I will try int unboxing next. I suspect that will have the greatest speedup because the INCA/PEP 659 instructions cannot do native machine int add on them, and still has to go through the _PyLong_Add routine. See https://github.com/python/cpython/blob/82eb9469e717e0047543732287a8342e646c2262/Python/generated_cases.c.h#L442-L460

sbrunthaler commented 1 year ago

Aloha!

Sorry for being late, exams and such seem to happen much more frequent than I care for...

I glanced at your implementation two weeks ago, and there are two things I want to highlight: a) What you already mentioned, Floats are not ideal for comparison, because they are rather "shallow". b) Your implementation is using a dedicated UNBOX_x instruction that performs unboxing. (I had a similar first implementation, too, btw.) So, w/o superinstructions, you will suffer from dispatch overhead on instructions that are already quite low-level.

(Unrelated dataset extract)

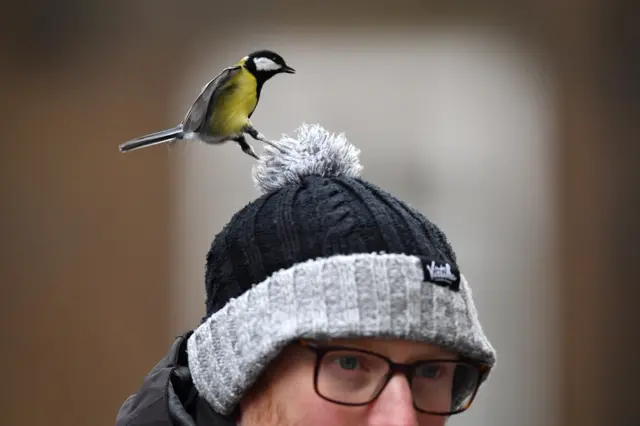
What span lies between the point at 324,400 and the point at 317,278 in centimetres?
13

Since going full superinstructions maybe expensive w.r.t. implementation, I think it's much simpler (and equally worthwhile for testing/evaluation) to move the unboxing into the loads (which is what I ended up with in my MLQ implementation.)

All the best from Munich, --stefan

Fidget-Spinner commented 1 year ago

Just to close off the loop, this is the final report on preliminary experiments on type propagation of basic blocks. For the superblock approach, type propagation should be significantly simpler as it's a straight-line code sequence.

https://discuss.python.org/t/preliminary-experiments-for-tier-2-interpreter-ideas-in-cpython/25874

(EDIT) NOTE

This report contains many limitations, and is not a guide for language implementers to follow. Rather it is a set of experiments in CPython. We encourage people to learn from it, but please do not follow the implementation as-is if you want better performance.

Chiefly among the features, it has the following drawbacks:

We go into a lot more details about the limitations and lack of speedups in the report.

Thanks for Stefan Brunthaler for reminding me and pointing these out.